John Gomez/Shutterstock; background mist by Soloma/Shutterstock

In Mourrain’s lab, a paused video of a microscopic view of a larval zebrafish fills a laptop screen. Certain parts of its brain are fluorescing, some more than others. There is a bright signal of neural activity coming from the hind-brain, a fainter glow in the vicinity of the eyes and a still weaker, more diffuse emission from the tail muscles.

Mourrain hits the play button. In the first few seconds, not much happens. The fish, with its head in a blob of transparent gel to keep it under the microscope’s lens, is awake. But when a drop of a hypnotic drug known to trigger REM is plipped into the water, there is a neurological reaction. Boom! A burning flash of light starts in the fish’s pons. A wave washes from the brainstem forward through the brain, bleaching the eyes and petering out at the tip of the nose; it’s just like the waves that drive REM in mammals.

“Concentrate on what happens to the focus of the image,” he says. As the pons flashes, the zebrafish blurs. “It’s going out of focus because of the muscle relaxation.” The beautifully coordinated wave of light radiating from the pons and accompanied by muscle paralysis is exactly what occurs in mice, cats and humans during REM sleep.

In the basement of the building, he and his team look after about 20,000 fish. He makes his way into one of several windowless labs, this one containing around 1,400 shoebox-sized tanks stacked on racks like books in a library. “They all house different mutants and different transgenic lines,” says Mourrain.

On a work surface in the corner of the room, there’s a small platform tilting in a circular fashion.

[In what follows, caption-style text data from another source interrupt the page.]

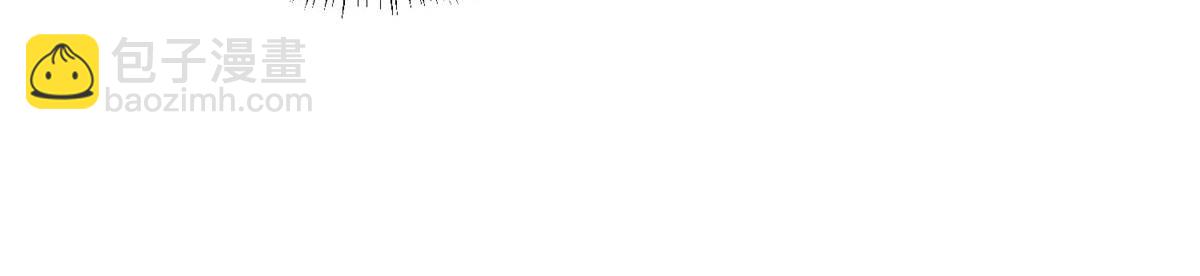 抱歉我拿的是女主劇本 - 第268話 爆料抹黑(1/3) - 8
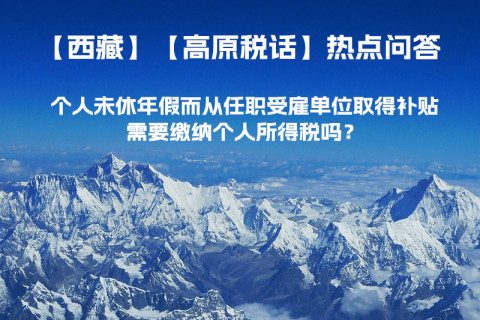 个人未休年假而从任职受雇单位取得补贴，需要缴纳个人所得税吗？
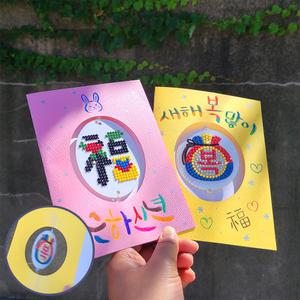 반짝반짝 보석십자수 빙글빙글 복 연하장(옵션)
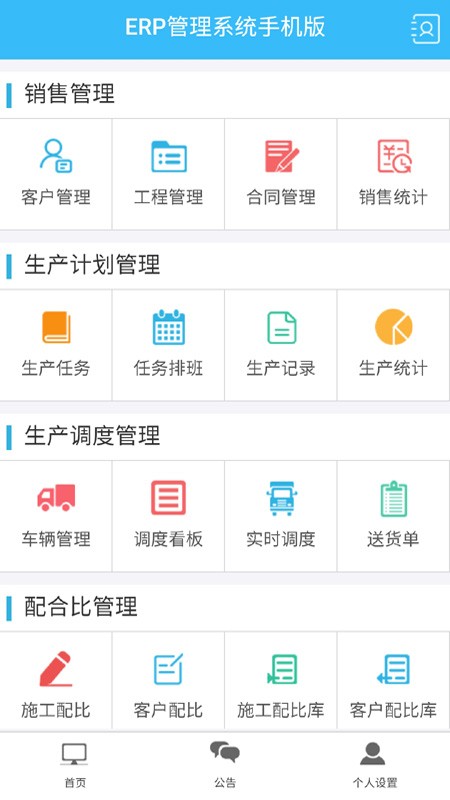 砼匠商砼搅拌站手机正版图2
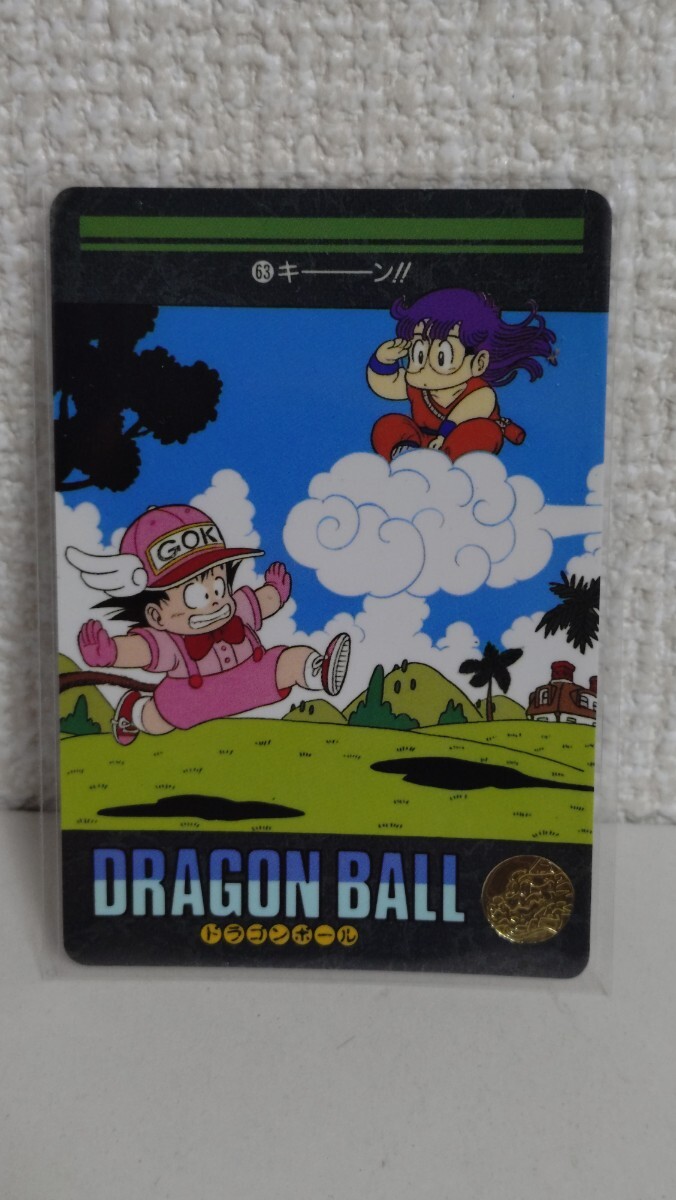 No.172 ドラゴンボール ビジュアルアドベンチャー カードダス 鳥山明 希少 No.173 ドラゴンボール ビジュアルアドベンチャー カードダス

On top of it are two objects wrapped in tinfoil, each about the size of a small bullet. “It’s a sleep deprivation experiment,” explains Mourrain. His words draw an image of the tiny zebrafish in the darkness of their little plastic tubes, the water around them swirling in constant, sleep-disturbing motion.

Mourrain’s work on zebrafish strongly suggests that non-REM-like and REM-like states are both extremely ancient phenomena that arose more than 500 million years ago and have been conserved throughout the course of evolution. It’s possible the REM-like sleep of fish could even trigger some kind of dreamlike experience in their sliver of a cortex.

It’s understandable, of course, that humans should be interested in human sleep. But trying to run before being able to walk is rarely a successful endeavor. “Studies of non-mammalian vertebrates like fishes, but also amphibians, reptiles and birds, may bring more light than originally expected on mammalian sleep and REM,” says Mourrain.

“If I could have a transparent human being, easy to manipulate and easy to image, then maybe I’d consider it as a model species,” he says.